In 1802, the Viennese court organ builder Ignaz Kober made the large organ with 64 registers for the Schottenkirche there, which was preserved until 1995 . Using parts of the case of the Roman organ, an instrument with over 50 registers was created , but it only has two manuals . This organ has voices with resounding tongues like the orchestrion by Georg Joseph Vogler . Vogler was in Prague from 1798 to 1800, from 1800 to 1804 in Vienna, then in Salzburg, and in 1805 in Munich. He had his system with resounding reeds and other innovations built into numerous organs at his own expense. Ignaz Kober and many other organ builders owed a lot to this fact.

More organs

In the northern arm of the transept of the Heiligenkreuz collegiate church , a large Kober organ, the height of which almost reaches the ceiling, found a worthy place after its restoration by Helmut Allgäuer in 1997. The organ was built in 1804 by the kuk court organ builder Ignaz Kober and has two manuals, 55 registers and 2959 pipes. Famous composers such as Franz Schubert and Anton Bruckner have played on it. Until 1950 it stood on a baroque gallery above the main portal of the nave. In doing so, it falsified the spatial effect of the Romanesque ship and covered the incidence of light through the windows on the west wall. The gallery was removed and the organ moved. The old parish church in Gloggnitz equipped Kober with an organ (I / 9m) around 1800, which was restored in 1996 by Diethart Pemmer (Purk, N.Ö.).

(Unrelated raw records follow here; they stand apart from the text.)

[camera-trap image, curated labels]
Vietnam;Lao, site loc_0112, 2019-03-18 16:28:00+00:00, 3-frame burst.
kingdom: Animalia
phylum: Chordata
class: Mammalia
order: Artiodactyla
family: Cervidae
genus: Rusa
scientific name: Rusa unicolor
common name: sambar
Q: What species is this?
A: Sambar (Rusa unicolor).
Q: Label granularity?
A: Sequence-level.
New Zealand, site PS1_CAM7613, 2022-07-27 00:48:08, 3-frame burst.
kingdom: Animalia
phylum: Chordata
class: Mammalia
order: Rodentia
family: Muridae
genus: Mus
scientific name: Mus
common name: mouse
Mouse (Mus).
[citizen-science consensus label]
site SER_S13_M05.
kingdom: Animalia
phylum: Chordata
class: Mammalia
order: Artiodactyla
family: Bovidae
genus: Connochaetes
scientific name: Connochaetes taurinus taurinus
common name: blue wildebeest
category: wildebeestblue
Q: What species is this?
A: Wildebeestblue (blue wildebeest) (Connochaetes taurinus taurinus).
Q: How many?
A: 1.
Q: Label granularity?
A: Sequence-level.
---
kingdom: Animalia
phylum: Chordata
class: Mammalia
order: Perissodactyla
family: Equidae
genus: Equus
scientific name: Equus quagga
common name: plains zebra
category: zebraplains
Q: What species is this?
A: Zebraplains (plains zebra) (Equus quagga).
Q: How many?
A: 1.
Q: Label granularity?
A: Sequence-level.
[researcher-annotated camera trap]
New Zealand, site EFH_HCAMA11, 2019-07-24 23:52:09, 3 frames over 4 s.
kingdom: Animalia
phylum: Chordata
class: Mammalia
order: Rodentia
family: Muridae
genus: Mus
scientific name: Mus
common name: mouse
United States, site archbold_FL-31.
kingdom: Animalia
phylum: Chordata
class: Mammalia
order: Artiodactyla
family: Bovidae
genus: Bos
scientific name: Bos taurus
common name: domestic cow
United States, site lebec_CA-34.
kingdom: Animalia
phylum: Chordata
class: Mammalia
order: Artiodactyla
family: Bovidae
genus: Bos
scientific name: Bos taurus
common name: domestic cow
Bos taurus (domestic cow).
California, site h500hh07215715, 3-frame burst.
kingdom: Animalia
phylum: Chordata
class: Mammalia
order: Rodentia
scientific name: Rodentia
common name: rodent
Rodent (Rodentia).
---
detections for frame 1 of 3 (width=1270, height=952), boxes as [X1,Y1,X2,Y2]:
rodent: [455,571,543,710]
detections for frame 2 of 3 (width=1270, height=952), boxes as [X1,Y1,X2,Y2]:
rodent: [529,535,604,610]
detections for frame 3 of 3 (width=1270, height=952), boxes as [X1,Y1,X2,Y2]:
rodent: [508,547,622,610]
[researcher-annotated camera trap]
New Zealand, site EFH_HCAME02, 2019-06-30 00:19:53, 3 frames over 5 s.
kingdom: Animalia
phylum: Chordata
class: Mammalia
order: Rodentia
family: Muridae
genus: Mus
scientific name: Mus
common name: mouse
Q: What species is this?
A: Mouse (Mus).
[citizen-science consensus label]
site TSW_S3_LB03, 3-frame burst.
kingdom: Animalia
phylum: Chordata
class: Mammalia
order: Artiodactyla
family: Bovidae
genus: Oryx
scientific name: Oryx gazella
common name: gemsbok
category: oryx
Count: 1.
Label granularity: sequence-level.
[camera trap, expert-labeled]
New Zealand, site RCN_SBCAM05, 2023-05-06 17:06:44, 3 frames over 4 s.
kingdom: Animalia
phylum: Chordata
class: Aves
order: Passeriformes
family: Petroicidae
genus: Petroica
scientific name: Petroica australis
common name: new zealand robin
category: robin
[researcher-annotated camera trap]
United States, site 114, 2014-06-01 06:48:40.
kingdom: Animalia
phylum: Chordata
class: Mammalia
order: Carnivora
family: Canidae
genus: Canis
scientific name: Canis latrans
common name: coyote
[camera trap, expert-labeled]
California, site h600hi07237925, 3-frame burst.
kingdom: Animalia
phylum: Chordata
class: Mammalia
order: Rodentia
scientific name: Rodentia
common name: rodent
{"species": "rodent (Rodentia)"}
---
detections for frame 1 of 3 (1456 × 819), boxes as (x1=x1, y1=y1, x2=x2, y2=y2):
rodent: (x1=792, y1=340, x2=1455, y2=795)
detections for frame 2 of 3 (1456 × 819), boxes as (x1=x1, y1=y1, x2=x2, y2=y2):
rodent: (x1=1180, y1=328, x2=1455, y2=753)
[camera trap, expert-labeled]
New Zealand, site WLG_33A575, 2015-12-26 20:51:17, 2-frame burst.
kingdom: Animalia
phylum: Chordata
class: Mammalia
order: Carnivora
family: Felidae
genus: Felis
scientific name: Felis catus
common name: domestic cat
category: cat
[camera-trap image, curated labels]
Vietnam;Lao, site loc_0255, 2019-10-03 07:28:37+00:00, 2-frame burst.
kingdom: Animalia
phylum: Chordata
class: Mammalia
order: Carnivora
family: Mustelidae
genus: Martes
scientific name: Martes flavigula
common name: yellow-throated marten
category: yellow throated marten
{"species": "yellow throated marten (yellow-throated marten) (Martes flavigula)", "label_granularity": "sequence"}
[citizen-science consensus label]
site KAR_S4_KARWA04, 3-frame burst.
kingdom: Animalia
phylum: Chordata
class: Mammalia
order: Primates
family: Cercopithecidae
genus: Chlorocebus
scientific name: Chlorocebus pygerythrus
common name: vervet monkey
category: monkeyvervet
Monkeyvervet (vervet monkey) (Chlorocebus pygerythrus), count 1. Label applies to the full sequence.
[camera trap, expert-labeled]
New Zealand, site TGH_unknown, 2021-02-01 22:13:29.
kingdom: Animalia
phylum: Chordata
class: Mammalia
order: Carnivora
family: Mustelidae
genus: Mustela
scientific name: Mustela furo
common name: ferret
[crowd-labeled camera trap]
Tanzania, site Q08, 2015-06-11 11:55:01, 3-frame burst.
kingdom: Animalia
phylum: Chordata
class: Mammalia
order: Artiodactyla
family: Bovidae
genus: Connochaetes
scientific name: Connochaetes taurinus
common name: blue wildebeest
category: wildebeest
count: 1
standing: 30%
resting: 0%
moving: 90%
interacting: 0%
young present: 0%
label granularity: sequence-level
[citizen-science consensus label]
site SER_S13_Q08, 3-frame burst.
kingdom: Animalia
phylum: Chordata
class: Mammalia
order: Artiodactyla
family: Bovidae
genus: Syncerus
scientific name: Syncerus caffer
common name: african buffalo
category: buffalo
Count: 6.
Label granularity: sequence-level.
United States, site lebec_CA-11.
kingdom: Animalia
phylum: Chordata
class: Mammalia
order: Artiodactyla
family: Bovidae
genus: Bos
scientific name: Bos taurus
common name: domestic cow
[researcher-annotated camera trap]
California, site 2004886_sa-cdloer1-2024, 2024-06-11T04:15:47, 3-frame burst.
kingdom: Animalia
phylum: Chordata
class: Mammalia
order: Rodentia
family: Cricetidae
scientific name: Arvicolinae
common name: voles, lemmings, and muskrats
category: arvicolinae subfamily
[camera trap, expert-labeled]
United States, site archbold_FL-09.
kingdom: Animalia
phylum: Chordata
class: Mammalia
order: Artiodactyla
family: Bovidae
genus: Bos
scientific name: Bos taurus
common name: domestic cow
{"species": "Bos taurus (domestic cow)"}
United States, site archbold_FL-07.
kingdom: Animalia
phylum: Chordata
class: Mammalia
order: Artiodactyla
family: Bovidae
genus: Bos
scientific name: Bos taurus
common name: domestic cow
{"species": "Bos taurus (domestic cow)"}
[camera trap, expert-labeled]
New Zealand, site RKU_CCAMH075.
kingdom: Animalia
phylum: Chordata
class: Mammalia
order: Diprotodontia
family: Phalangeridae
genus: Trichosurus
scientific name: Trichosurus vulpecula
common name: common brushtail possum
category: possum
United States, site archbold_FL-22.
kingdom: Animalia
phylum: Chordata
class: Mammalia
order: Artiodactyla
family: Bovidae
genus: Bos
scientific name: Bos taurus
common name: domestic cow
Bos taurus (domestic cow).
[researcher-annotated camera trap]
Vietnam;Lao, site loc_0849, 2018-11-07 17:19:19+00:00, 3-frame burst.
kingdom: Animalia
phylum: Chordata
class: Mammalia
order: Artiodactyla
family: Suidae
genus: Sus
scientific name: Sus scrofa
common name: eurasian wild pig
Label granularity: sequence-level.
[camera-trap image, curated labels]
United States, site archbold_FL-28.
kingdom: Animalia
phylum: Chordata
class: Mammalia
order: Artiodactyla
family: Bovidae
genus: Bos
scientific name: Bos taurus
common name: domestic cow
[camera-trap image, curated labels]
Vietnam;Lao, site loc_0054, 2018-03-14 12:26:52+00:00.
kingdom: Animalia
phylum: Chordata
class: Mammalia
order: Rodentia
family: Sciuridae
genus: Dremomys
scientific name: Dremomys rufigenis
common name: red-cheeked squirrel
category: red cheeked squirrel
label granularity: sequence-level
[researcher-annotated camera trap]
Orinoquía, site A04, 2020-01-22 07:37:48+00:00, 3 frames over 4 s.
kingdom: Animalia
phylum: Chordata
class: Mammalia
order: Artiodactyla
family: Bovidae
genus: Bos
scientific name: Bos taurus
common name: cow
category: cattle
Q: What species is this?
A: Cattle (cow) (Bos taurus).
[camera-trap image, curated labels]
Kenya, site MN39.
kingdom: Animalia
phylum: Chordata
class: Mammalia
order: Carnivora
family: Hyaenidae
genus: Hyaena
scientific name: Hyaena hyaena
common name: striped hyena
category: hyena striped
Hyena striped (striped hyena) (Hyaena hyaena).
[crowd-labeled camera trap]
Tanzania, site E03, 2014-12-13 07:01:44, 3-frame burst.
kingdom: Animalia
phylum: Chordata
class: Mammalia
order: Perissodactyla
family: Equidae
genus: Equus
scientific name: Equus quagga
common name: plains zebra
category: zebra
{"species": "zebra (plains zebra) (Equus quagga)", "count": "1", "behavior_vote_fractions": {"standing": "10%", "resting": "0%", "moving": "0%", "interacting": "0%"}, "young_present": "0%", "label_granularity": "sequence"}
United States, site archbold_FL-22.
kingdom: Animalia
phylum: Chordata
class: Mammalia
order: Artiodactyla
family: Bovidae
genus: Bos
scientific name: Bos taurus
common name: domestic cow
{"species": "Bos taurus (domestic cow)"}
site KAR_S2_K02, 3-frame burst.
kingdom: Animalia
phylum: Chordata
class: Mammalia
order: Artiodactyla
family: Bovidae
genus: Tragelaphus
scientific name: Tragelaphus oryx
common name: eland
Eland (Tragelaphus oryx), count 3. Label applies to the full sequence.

Two organs by Kober are known in Hungary. In May 1806 the master built a 38-register organ with two manuals and a pedal in the cathedral of Fünfkirchen . After completing the work, his assistant, Franciscus Vogt, settled in Fünfkirchen and for almost half a century he has built many excellent organs. The organ of the cathedral was dismantled in 1887 by the Angster & Sohn company and replaced by a new one. In 1808 Kober was commissioned to build the organ in Steinamanger Cathedral , but before the instrument was finished he died. The organ was completed in 1814 by Albert Gáspár Dorner, a local organ builder. On September 7, 1947, the cathedral was hit by several bombs, then the organ was destroyed.

Teacher

Johann Georg Gröber completed a three-year apprenticeship with Ignaz Kober. There were other important organ builders who had learned from Ignaz Kober. Leopold Sauer from Prague himself testifies to this in a report in the Musikalische Zeitschrift.

Individual evidence

  1. ^ Oesterreichisches Musiklexikon , Verlag der Österreichischen Akademie der Wissenschaften, Vienna 2004, Volume 3, ISBN 3-7001-3045-7 .
  2. ^ Wiener Zeitung , September 21, 1813, p. 326.
  3. ^ Organs in Austria 1983, page 110, books.google.at
  4. Allgemeine Musical Zeitung , Volume 25, Page 143 books.google.at
  5. ^ Robert Eitner:  Vogler, Georg Joseph . In: Allgemeine Deutsche Biographie (ADB). Volume 40, Duncker & Humblot, Leipzig 1896, pp. 169-177.
  6. online Austrian organ database Karl Schütz
  7. ^ Kilián Szigeti: Régi magyar orgonák - Pécs (Old Hungarian Organs - Fünfkirchen) . Zeneműkiadó, Budapest 1979, ISBN 963-330-278-1 , p. 40-44 .
  8. A székesegyház orgonái. (PDF) Retrieved November 11, 2017 (Hungarian).